Using a module inside another module

A

Adam Preble

Guest
This is a rather basic question, but since I'm learning Verilog by what
I am scraping off the web, I just can't figure it out. I am modelling a
74LS181 in Verilog. This chip is a 4-bit ALU, with a carry look-ahead
adder for the addition. I made a model using the addition operator, but
now I want to replace that with a carry look-ahead adder I made.

For the vectors I am testing, the carry look-ahead module checked out
fine. These key vectors are:
1 + 1 = 2
2 + 2 = 4
4 + 4 = 8
8 + 8 = 16 (carries)

You should see that I have just have the same bit set in each input, and
I expect it to appear shifted left one on the output. It's a quick
test. The adder passes by itself.

My first model using the '+' operator works when I set it for addition.
Unfortunately, the model that uses the module fails for the same cases.
Assuming the adder is working, what could I be doing wrong?

It's a pretty complicated example for practicing. I use modules fine in
testbenches, but there I am not trying to do anything with the output
but log them. I might play with an easier example if I don't get any
advice.

Here's the code:

/* Module 74LS181
* A simplified version of the 74LS181 ALU chip, written in RTL
* to be easily synthesized
*
* Written by Adam Preble
* 3/22/2004
*
* The inputs are shown on datasheets as active-low, but the active-high
* functions were included in a truth table. The active-high values are
* being used for the specification.

TASK BRIEF: Transcribe the forum post about using a module inside another module word for word, from start to finish.

(Dataset entries)
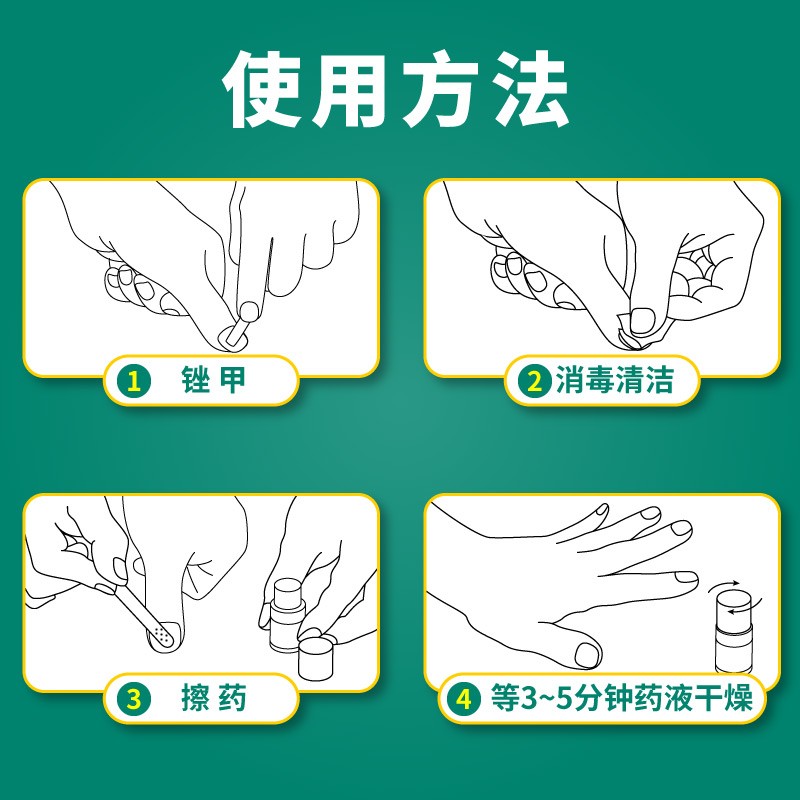 使用方法

1 锉甲

2 消毒清洁

3 擦药

4 等3~5分钟药液干燥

ANSWER TO THIS TASK:
Using a module inside another module

A

Adam Preble

Guest
This is a rather basic question, but since I'm learning Verilog by what
I am scraping off the web, I just can't figure it out. I am modelling a
74LS181 in Verilog. This chip is a 4-bit ALU, with a carry look-ahead
adder for the addition. I made a model using the addition operator, but
now I want to replace that with a carry look-ahead adder I made.

For the vectors I am testing, the carry look-ahead module checked out
fine. These key vectors are:
1 + 1 = 2
2 + 2 = 4
4 + 4 = 8
8 + 8 = 16 (carries)

You should see that I have just have the same bit set in each input, and
I expect it to appear shifted left one on the output. It's a quick
test. The adder passes by itself.

My first model using the '+' operator works when I set it for addition.
Unfortunately, the model that uses the module fails for the same cases.
Assuming the adder is working, what could I be doing wrong?

It's a pretty complicated example for practicing. I use modules fine in
testbenches, but there I am not trying to do anything with the output
but log them. I might play with an easier example if I don't get any
advice.

Here's the code:

/* Module 74LS181
* A simplified version of the 74LS181 ALU chip, written in RTL
* to be easily synthesized
*
* Written by Adam Preble
* 3/22/2004
*
* The inputs are shown on datasheets as active-low, but the active-high
* functions were included in a truth table. The active-high values are
* being used for the specification.